Wstępnie zarezerwowaliśmy 10 kajaków dwuosobowych, ale w ostatniej chwili ze składu wypadła nam czterosoobowa rodzina. No cóż pogoda nie była obiecująca. A my mimo to, zdecydowaliśmy się podjąć wyzwanie.
No i mieliśmy szczęście, bo to były jedyne 3 godziny w ciągu dnia, podczas których nie padał deszcz. Trasa spływu prowadzi przez rzekę Skrwę - prawy dopływ Wisły, na terenie Brudzeńskiego Parku Krajobrazowego.
Rzeczywiście kierowcy jadą do Cierszewa, wysadzając pozostałych pasażerów o godzinie 16:00 w niepozornym miejscu wskazanym przez organizatora, tuż przed mostem w Radotkach. Polna droga wprowadza nas w las, by wreszcie dosiąść kajaków i z nurtem rzeki pokonać 5 kilometrowy odcinek prowadzący do ośrodka w Cierszewie. Po kilkunastu minutach oczekiwania nasi kierowcy razem z kajakami dojeżdżają do miejsca startu. Wsiadamy w 8 kajaków, a grupa liczy 15 osób.
Cena wynajmu razem z transportem wynosi 30 zł za kajak.
Sprawnie logujemy się w kajakach. |
- wymagany strój sportowy i obuwie gumowe - minimum klapki, choć znacznie lepsze są crocsy mocno trzymające się nogi.

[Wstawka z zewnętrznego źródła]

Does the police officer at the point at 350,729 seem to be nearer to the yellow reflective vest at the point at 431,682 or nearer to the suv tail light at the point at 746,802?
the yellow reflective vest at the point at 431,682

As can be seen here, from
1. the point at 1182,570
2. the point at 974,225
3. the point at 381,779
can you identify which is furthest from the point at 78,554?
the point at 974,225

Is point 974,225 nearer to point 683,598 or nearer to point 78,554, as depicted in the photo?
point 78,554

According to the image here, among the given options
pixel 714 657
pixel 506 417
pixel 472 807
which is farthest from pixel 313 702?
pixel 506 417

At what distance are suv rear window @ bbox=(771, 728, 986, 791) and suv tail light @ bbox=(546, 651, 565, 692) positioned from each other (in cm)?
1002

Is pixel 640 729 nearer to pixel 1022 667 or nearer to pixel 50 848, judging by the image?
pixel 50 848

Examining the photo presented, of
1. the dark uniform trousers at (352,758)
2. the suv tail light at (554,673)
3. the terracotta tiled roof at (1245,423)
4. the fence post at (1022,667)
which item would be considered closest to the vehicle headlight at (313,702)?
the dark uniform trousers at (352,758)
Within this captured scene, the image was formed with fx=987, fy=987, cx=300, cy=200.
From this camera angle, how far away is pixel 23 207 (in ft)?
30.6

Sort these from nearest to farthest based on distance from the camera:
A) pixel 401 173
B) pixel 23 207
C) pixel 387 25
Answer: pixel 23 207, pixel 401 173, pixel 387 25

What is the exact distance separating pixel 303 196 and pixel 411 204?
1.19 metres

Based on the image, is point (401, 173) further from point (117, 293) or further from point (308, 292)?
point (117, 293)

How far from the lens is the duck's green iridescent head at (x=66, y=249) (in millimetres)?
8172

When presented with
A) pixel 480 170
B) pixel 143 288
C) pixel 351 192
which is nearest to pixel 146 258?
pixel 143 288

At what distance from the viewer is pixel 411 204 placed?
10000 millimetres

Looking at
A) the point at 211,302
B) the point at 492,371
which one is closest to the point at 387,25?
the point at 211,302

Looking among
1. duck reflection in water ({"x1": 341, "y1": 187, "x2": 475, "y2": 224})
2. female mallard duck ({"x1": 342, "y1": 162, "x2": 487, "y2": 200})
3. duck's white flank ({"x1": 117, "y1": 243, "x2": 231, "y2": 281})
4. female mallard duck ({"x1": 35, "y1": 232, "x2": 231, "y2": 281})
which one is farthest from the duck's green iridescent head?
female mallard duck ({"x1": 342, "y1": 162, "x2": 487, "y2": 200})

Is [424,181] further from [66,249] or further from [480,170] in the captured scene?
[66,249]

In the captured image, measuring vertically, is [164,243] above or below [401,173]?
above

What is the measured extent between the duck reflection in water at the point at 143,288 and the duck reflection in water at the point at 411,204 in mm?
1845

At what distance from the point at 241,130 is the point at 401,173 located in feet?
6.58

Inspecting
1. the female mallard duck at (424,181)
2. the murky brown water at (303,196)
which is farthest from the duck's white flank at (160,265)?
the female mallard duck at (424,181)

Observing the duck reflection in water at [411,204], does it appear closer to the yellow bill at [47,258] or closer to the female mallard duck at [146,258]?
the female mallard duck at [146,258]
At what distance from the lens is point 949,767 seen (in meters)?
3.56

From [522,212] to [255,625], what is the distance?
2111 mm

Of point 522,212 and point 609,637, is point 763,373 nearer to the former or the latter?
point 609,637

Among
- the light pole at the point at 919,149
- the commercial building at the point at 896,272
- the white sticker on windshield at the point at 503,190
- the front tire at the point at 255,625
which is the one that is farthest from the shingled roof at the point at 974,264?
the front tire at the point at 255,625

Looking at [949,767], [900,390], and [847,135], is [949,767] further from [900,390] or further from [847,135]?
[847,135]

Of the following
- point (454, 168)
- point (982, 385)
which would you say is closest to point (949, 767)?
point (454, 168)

- Warto wziąć etui wodoszczelne na telefon,
- kremy z filtrem,
- czapki na głowę,
- ręczniki i kąpielówki, gdybyśmy mieli się skąpać...
Wszyscy dostają kapoki i wiosła. Jest przy tym sporo śmiechu i zabawy, wszak większość drużyny pierwszy raz próbuje sił w kajakarstwie.
Radek ma nowego kompana - Oskar szybko pojął zasady wiosłowania.
Wszyscy mają niezły ubaw, szczególnie za sprawą wyjatkowej pary.
Mysza i Renata pokonują rzekę wszerz, śmiejąc się przy tym do rozpuku.
Mieliśmy nawet do pokonania mini wodospad i nawet nam się to bez trudu udało. A już miałyśmy robić przenoskę. Po niespełna półtorej godziny - choć w moim przypadku to były pewnie ze dwie - docieramy do mety.
Jeszcze tylko rodzinne zdjęcie...
i nieudolne próby zrobienia zdjęcia grupowego.
To tu - w Cierszewie czekają nasze auta. Spływ to było świetne zespołowe doświadczenie i taki przedsmak prawdziwego spływu. Z przyjemnością spróbujemy swoich sił na dłuższej trasie.